Welcome to simple-text-to-query ! This project demonstrates how to leverage OpenAI's ChatGPT as well as a local LLM to convert natural language text into SQL queries using SQLite3.
This repository contains a Jupyter notebook that showcases a practical approach to translating natural language into SQL queries. By integrating ChatGPT with SQLite3, users can input natural language text and receive corresponding SQL queries that can be executed against an SQLite database. We also demonstrate how injecting SQL schema information can prevent hallucination by LLM. Finally, if you want your database information to be private, you can just load the LLM weights locally and run queries againts them.
- SQLite3 Integration: Setup a local SQLite3 DB. Execute the generated SQL queries on an SQLite3 database.
- Translate to SQL: Utilizes ChatGPT or a local LLM to understand and convert user questions written in plain languageto proper SQL syntax.
- Load a LLM locally: Showcases how to download and use the LLM weights locally.
- Prevent hallucination: Learn how to modify your prompts to avoid hallucinations.
To run this notebook, you'll need:
- Python 3.7 or higher
- Jupyter Notebook or JupyterLab
- Required Python libraries, which can be installed using
pip
You can install the required dependencies using pip. Here’s a sample requirements.txt
:
openai
sqlite3
huggingface_hub
torch
transformers
Install the dependencies with:
pip install -r requirements.txt
-
Clone the Repository:
https://github.com/saketd403/simple-text-to-query.git cd simple-text-to-query
-
Obtain API Key:
Sign up for OpenAI and obtain an API key.
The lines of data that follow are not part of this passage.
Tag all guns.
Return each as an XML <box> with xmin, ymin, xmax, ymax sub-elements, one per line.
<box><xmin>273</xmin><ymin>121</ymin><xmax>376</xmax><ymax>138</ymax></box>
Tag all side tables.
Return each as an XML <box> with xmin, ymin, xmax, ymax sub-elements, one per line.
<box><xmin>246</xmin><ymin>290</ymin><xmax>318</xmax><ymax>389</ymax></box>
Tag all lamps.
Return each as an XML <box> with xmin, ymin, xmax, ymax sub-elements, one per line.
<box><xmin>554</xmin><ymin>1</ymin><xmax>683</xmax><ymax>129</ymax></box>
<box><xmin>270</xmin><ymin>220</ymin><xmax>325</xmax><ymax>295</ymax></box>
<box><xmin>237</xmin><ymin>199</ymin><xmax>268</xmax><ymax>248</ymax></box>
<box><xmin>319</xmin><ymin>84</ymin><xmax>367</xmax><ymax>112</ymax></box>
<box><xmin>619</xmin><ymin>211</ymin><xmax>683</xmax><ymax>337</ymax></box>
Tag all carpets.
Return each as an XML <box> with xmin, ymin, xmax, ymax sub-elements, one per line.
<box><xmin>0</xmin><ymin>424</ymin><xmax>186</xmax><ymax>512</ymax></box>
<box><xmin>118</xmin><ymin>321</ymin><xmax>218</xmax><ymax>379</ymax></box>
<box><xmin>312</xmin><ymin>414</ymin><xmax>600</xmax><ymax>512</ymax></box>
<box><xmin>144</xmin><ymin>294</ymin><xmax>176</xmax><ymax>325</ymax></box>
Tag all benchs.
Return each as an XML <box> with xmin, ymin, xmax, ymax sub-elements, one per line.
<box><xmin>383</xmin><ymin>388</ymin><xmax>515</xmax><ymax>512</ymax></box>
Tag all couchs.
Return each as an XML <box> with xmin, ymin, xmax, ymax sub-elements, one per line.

Note that this might require you to pay for subscription.
-
Open the Notebook:
Launch Jupyter Notebook:
jupyter notebook
Navigate to
simple-text-to-query.ipynb
and open it.
-
Load the Notebook:
Open the
simple-text-to-query.ipynb
notebook in Jupyter. -
Input Natural Language Queries:
In the notebook, you will find cells where you can enter natural language text. The notebook will use ChatGPT to convert this text into an SQL query.
-
Execute the SQL Query:
The generated SQL query is then executed against an SQLite3 database. The results are displayed within the notebook.
Here's an example of how a natural language query might be converted:
- Input: "Show me all users who signed up in the last month."
- Generated SQL Query:
SELECT * FROM users WHERE signup_date >= DATE('now', '-1 month');
Contributions are welcome! Please follow these steps if you want to contribute:
- Fork the repository.
- Create a new branch (
git checkout -b feature/YourFeature
). - Commit your changes (
git commit -am 'Add new feature'
). - Push to the branch (
git push origin feature/YourFeature
). - Create a new Pull Request.
This project is licensed under the MIT License. See the LICENSE file for details.